As Miura had travelled widely, he knew the difference between hard and soft water and so applied this knowledge to his sake and had the courage to change the industry forever.
It’s the spirit of innovation that Hiroshima breweries embody through the credo “try a hundred things and make a thousand improvements.” A clear tenet of Stoicism.
In a Stoic sense, wisdom is the virtue of knowing when to apply the other principles of courage, temperance and justice. It’s the ability to navigate the world and sake breweries convey wisdom across all aspects of producing nihonshu.
This is personified by the toji (master brewers), who must use their wisdom to harness the natural ingredients used for sake making. It’s also about knowing how to pass this knowledge on to a new generation of sake brewers and ensuring that the industry continues to evolve and survive.

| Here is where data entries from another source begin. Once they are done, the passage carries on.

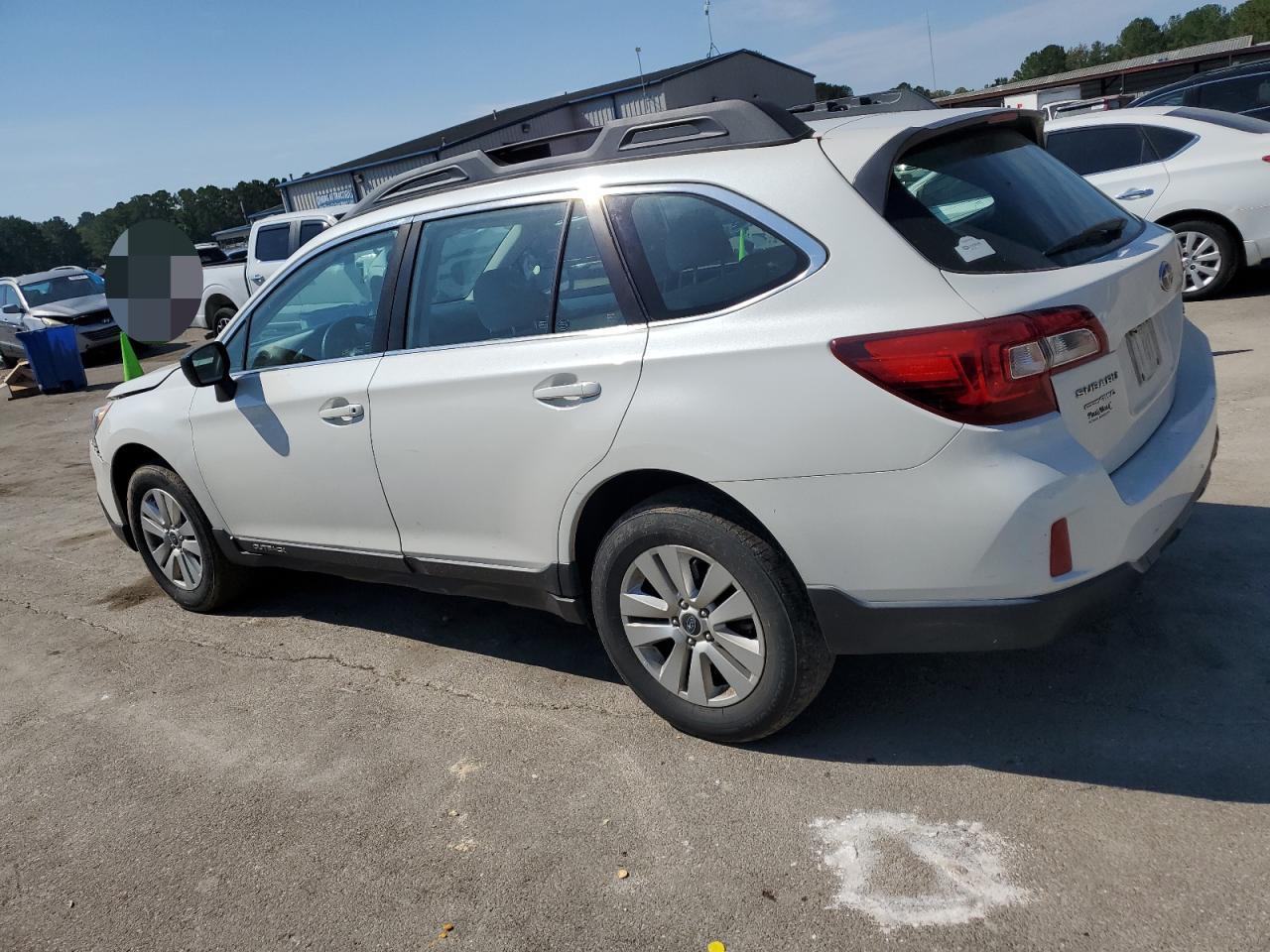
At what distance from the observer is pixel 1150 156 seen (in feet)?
29.7

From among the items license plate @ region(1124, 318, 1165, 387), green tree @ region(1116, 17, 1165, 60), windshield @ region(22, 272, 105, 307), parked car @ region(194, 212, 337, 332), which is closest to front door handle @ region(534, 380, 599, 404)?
license plate @ region(1124, 318, 1165, 387)

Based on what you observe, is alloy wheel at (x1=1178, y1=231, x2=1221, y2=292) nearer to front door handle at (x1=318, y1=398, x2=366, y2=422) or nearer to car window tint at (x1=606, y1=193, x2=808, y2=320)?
car window tint at (x1=606, y1=193, x2=808, y2=320)

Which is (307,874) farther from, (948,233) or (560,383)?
(948,233)

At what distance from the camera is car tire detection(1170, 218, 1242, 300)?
8.95 m

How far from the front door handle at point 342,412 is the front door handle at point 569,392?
945mm

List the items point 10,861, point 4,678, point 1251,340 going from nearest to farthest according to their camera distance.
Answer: point 10,861 → point 4,678 → point 1251,340

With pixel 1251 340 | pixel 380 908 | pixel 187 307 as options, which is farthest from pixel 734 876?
pixel 187 307

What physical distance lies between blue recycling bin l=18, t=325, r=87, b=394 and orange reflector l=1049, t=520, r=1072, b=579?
1665 cm

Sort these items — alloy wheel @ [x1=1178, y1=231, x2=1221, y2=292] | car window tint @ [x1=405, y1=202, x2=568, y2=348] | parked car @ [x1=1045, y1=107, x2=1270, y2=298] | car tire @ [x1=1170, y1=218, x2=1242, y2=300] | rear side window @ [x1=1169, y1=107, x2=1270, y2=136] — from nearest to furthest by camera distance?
car window tint @ [x1=405, y1=202, x2=568, y2=348], parked car @ [x1=1045, y1=107, x2=1270, y2=298], rear side window @ [x1=1169, y1=107, x2=1270, y2=136], car tire @ [x1=1170, y1=218, x2=1242, y2=300], alloy wheel @ [x1=1178, y1=231, x2=1221, y2=292]

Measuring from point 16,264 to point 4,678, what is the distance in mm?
138844

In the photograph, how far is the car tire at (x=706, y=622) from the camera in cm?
303

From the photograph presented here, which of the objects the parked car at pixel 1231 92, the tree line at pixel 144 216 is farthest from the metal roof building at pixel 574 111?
the tree line at pixel 144 216

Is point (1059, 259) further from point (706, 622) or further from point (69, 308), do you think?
point (69, 308)

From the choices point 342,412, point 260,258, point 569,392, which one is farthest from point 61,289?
point 569,392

Temperance, or self-control, is another key Stoic principle that applies to how people regulate their emotions and approach different situations. Self-control is a huge part of the sake production process, as many variables need to be planned for and controlled.
An example of this occurs during the rice washing and soaking phase. Nihonshu brewers wield a stopwatch to see how long the rice is soaking for in order to get the timing just right.
On a larger scale, temperance is applied throughout the whole sake making process. Everyone involved must be patient and allow the water, yeast, koji and rice to work at a pace in which they are comfortable to produce something truly magical.
Arguably the most important Stoic virtue of all, justice is about doing the right thing. About living the kind of life that makes the world a better place and helping the people around us.
Justice is a vital principle in the sake industry, felt by the producers and those who work to get it into the hands of people all over the world. From a production perspective, sake breweries are focused on working in harmony with nature and keeping the environment strong.
From an import and export perspective, justice is making sure the hard work of the breweries is recognised. That interests are protected and that the industry is elevated in workshops, talks, webinars, shops and more.
From the tireless pursuit of good work to passing knowledge down to new generations, there are many similarities between the characteristics of Stoic philosophers and the traits of sake brewers.
And while people like Marcus Aurelius and Epictetus may never have been exposed to nihonshu, I like to think they would be able understand its merits as a social lubricant, bridge between worlds and a culture crosser for bringing new ideas to life.